HeraMED Pty Ltd supplied the heartbeat monitors used in the study on loan and supplied media images of the heartbeat monitor system for inclusion in the manuscript. HeraMED did not have a role in protocol design, data acquisition, or analysis. Data remain the property of the named investigators. The authors had access to relevant aggregated study data and other information (such as study protocol-analytic plan and report-validated data table, and clinical study report) required to understand and report research findings. The authors take responsibility for the presentation and publication of the research findings, have been fully involved at all stages of publication and presentation development, and are willing to take public responsibility for all aspects of the work. All individuals included as authors and contributors who made substantial intellectual contributions to the research-data analysis, and publication or presentation development are listed appropriately. The role of the sponsor in the design, execution, analysis, reporting, and funding is fully disclosed. The authors' personal interests, financial or nonfinancial, relating to this research and its publication have been disclosed.


Ethical approval was obtained from the Ramsay Health Care Human Research Ethics Committee of Victoria and New South Wales (reference No. 2020-005).

This was a prospective, single-center, clinical study. We recruited participants as a convenience sample in the obstetrics department of a large metropolitan hospital in Western Australia. Women aged 18 years or older with a self-reported singleton pregnancy of at least 12 weeks of gestation were approached to participate in the study. Women who could not read English, who had a skin rash or condition on the abdomen that could be irritated by the ultrasound gel, or who had a pacemaker or other implantable electronic devices were excluded. Women who did not have access to a smartphone or internet connectivity were unable to participate in the home-recording sessions. Enrollment was undertaken by research nurses who explained the study and obtained written informed consent.

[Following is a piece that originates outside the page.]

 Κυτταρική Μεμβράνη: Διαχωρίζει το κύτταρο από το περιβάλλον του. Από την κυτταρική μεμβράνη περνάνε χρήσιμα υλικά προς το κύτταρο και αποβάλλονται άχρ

The heartbeat monitor is held on the abdomen by the user, weighs 130 g, and is 9 cm in diameter (Fig. 1). It employs ultra-wide beam Doppler technology and integrates a novel optical sensor to directly monitor the maternal heart rate from the abdomen, eliminating FHR–maternal heart rate cross talk. The heartbeat monitor system includes a smartphone-based interface that guides device placement and displays the FHR trace and calculated parameters (average FHR and maternal heart rate using beat-to-beat calculation, duration of FHR trace, duration of search time, and longest continuous FHR segment) on a Bluetooth-connected smartphone. A printable recording of the fetal and maternal heart rates is produced for onsite or remote review (Fig. 2). Clinicians can use a manual method to place the device directly on the appropriate position on the abdomen without voice guidance. The system is compliant with the HIPAA (Health Insurance Portability and Accountability Act) policies on privacy and transmission capabilities. The heartbeat monitor system specifications and safety claims are presented in Appendix 1, available online at

Fig. 1.
Fig. 1.:
Fetal heart rate monitoring system with the device and integrated smartphone interface. Image courtesy of HeraMED Ltd. Used with permission.Porter. Assessing a Home Fetal Heart Rate Monitor. Obstet Gynecol 2021.
Fig. 2.
Fig. 2.:
Data output from the fetal heart rate (FHR) monitoring system. MHR, maternal heart rate.Porter. Assessing a Home Fetal Heart Rate Monitor. Obstet Gynecol 2021.

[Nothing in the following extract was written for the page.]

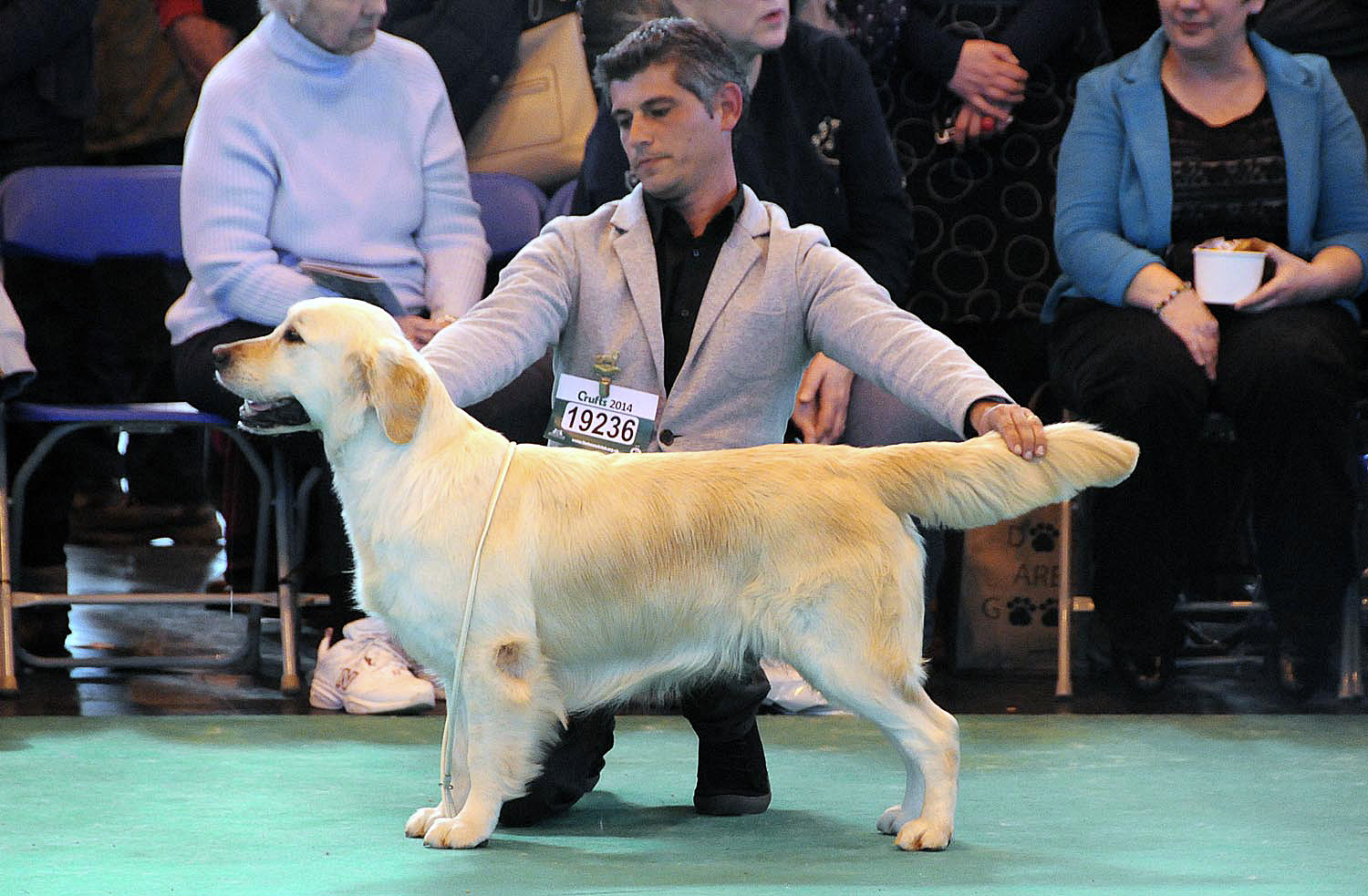 HOME PAGE CRUFTS 2014-2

We collected data on participants' age, gestation, height, weight, body mass index (BMI, calculated as weight in kilograms divided by height in meters squared), gravidity, parity, presence of a structural uterine abnormality, and location of the placenta, as well as data from the heartbeat monitor.

All participants used the heartbeat monitor in the self-guided mode, which uses the inbuilt position guidance system. The device is activated, coated with ultrasound gel and placed below the umbilicus, directed by the smartphone interface, to a position-dependent on pregnancy gestation. The device continues to self-direct positioning using audio instructions until two distinct heart rates (FHR and maternal heart rate) are detected. Clinicians performed recordings in the antenatal clinic, where simultaneous monitoring using the heartbeat monitor and an Avalon FM20 or Avalon FM30 cardiotocography machine was undertaken to establish accuracy.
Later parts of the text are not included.